Hagen. Im Deutschen Bundestag fand am Montag, 7. November
2016, der Kongress „Frauen als Motor der Integration“ der CDU/CSU-Fraktion
statt. Hierzu erklärt Cemile Giousouf, Hagener Bundestagsabgeordnete und
Integrationsbeauftragte der CDU/CSU- Fraktion:
„In den öffentlichen Debatten werden Frauen mit Migrationshintergrund häufig
auf ihre Religionszugehörigkeit bzw. auf eine Unterdrückung durch kulturelle
oder religiöse Normen reduziert. Diese Probleme gibt es und wir müssen dagegen
vorgehen. Aber wir brauchen auch einen frischen Blick auf die vielen
Migrantinnen, die eine Stärke unserer Gesellschaft sind. Sie arbeiten und
gründen Unternehmen, sie engagieren sich ehrenamtlich – in Elterninitiativen, in
Vereinen oder auch Moscheen. Frauen tragen maßgeblich zum Zusammenhalt in der
Gesellschaft bei.
Zuhören
Wenn wir Frauen stärken wollen, müssen wir zuerst zuhören, was ihre Anliegen
wirklich sind. Der Dachverband der Migrantinnenorganisationen (DaMigra), dessen
Vorsitzende neben anderen Expertinnen auf dem Podium saß, brachte zum Beispiel
die diversen Interessen der Migrantinnen auf Bundesebene zur Sprache.
Durch die deutschlandweite Vernetzung der ‚DaMigra‘ können wir in der Politik
besser einschätzen, wo der Schuh drückt.
Schutz finden
Für Flüchtlingsfrauen ist es wichtig, dass sie besseren Schutz vor Gewalt und
Missbrauch in den Flüchtlingsheimen erfahren und Angebote erhalten, erlittene
Traumata zu verarbeiten.
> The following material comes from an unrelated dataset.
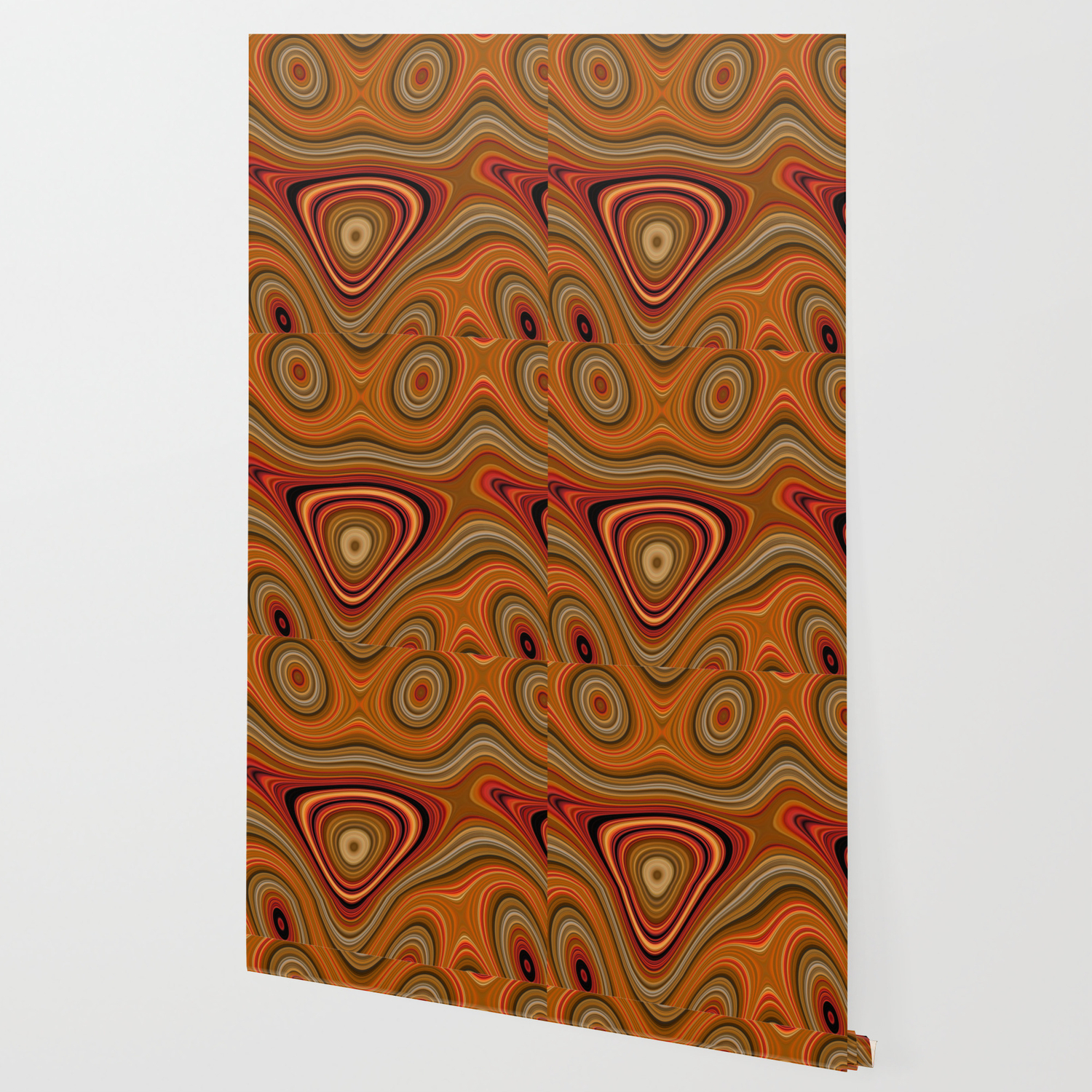 Fordite Lava Frax 1822 4 Wallpaper by bonitum Society6 1500x1500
Denn nur so sind sie stark und können ihr Leben in
Deutschland selbstbestimmt angehen. Ferner ist es wichtig, alle Frauen –
insbesondere Flüchtlingsfrauen – über ihre Rechte in unserer Gesellschaft
aufzuklären. Frauen kann man aber am besten schützen, indem man die Männer
mitnimmt. Wir brauchen flächendeckend Projekte mit Männern aus dem
arabisch-muslimischen Kulturraum, die sich mit Gleichberechtigung und dem
Rechtsystem befassen. Das ist ebenso für die gesellschaftliche Anerkennung der
Frauen wichtig. Wir müssen weiterhin auch über Ehrkultur sprechen und
klarstellen, dass die damit einhergehende Unterdrückung bei uns nicht akzeptabel
ist.
Auch den Migrantenorganisationen und Religionsgemeinschaften kommt eine
wichtige Rolle zu. Frauen brauchen eine gleichberechtigte Stimme in ihren
Vorständen und Gremien. Denn weibliche Vorbilder können die Wahrnehmung von
Frauen mit Migrationshintergrund ins Positive wandeln und dienen Mädchen als
Motivation und Ermutigung.“ Soweit Cemile Giousouf.